As I help her with her boxes, time is somehow momentarily suspended. When she opens her boxes, yawns and tiredness magically disappear. She pulls out a lot of round cheeses, about 10, and jars of cajeta, a creamy caramel, and other sweets from her village, everything homemade, along with a very large plastic bag about to burst with dried red peppers. All this comes from Michoacán. Then come the bolillos or baguettes from Guadalajara and mugs for my new kitchen. She tells me sheepishly, “I wanted to bring you an entire set but one cost 1,800 pesos and another about 2,000 (roughly between 180 and 200 dollars). Can you believe it? So I just brought you these two mugs. They’re from Tonalá.”
It’s always like this when my aging mother returns from Mexico. Whether I like it or not, her boxes open the door to Mexico and my childhood: I can see the small village where my parents were born, the tile floor of my house, the streets of my barrio; I can smell the characteristic smog of my city, I can hear the deafening sound of the buses; I can peek at the steaming taco stand on the street corner. I remember some of the blurry faces of my many relatives.
With every cheese that I rinse for my mom (“to get rid of the excess drippings,” she tells me), I recover I-don’t-know-what essence that has become dusty and almost forgotten in my hectic everyday life in Dallas.
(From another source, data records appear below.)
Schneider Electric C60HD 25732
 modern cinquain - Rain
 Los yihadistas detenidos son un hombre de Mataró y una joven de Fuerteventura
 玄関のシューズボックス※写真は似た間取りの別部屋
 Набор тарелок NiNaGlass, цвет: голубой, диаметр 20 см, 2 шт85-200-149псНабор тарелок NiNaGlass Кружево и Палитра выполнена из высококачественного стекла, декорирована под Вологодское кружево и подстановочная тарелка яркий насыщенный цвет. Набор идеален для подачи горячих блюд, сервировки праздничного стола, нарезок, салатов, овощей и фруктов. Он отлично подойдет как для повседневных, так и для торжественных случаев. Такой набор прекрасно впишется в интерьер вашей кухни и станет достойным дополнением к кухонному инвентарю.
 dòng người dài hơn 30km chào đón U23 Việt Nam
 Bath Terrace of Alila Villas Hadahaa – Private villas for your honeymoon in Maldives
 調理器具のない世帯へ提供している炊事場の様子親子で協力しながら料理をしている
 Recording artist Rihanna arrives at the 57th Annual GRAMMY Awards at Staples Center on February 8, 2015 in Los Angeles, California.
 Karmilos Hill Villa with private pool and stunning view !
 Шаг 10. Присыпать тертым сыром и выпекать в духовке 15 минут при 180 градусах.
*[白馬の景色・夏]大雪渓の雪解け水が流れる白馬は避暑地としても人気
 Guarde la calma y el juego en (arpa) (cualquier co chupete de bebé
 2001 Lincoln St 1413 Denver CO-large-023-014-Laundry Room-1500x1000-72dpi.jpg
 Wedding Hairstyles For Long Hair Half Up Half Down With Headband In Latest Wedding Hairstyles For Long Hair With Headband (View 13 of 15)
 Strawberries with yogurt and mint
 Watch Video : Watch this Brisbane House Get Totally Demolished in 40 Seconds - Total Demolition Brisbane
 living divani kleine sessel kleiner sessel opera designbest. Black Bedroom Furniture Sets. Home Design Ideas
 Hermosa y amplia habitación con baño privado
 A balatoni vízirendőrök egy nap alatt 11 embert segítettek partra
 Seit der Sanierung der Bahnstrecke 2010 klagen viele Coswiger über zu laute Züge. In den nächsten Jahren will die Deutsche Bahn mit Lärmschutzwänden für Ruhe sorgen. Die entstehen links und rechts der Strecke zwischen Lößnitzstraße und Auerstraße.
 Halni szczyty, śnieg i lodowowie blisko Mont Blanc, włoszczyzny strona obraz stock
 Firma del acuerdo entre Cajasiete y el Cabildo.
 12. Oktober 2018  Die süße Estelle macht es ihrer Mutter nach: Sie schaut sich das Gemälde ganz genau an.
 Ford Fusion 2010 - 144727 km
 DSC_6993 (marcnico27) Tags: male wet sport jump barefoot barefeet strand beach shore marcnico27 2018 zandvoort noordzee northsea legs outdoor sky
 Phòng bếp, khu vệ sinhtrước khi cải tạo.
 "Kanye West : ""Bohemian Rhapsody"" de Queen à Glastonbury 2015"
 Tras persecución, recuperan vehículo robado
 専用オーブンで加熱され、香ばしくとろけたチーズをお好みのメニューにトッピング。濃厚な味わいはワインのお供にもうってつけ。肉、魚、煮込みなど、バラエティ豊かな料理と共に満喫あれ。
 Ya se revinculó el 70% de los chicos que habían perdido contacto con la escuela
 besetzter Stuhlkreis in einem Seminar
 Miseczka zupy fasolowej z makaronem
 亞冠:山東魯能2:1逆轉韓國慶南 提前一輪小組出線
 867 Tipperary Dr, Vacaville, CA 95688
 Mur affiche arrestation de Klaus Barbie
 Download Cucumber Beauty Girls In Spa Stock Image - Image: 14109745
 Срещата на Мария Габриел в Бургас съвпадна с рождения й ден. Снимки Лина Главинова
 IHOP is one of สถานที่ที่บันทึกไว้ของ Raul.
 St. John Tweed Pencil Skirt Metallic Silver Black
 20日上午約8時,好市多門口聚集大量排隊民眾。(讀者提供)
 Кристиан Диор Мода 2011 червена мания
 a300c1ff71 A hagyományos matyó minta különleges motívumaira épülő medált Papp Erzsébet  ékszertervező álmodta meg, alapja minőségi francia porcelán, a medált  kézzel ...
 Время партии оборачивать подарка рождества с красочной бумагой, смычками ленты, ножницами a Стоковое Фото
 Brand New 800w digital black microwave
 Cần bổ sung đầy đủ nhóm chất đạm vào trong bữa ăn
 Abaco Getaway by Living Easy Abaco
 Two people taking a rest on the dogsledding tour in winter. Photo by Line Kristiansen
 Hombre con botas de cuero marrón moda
But the apex of my nostalgia, of its marvelous significance that is beyond words, occurs this time when she tells me that a woman reached her in Sahuayo to give her a pair of wings that my daughter had asked for as a birthday gift. I laugh when I explain to my husband that la Abuela could have made things easy on herself and just asked me to order them from the catalog where my daughter got the idea, instead of having to choose between bumblebee wings, or yellow, pink or white butterfly wings as she boards a bus, and then carry them tirelessly in her lap during the entire 27-hour trip that became longer because of two bus breakdowns in the middle of nowhere.
So that year my daughter got those Third World pink butterfly wings for her birthday.
From Mexico.
It seems to me that that is how it was meant to be.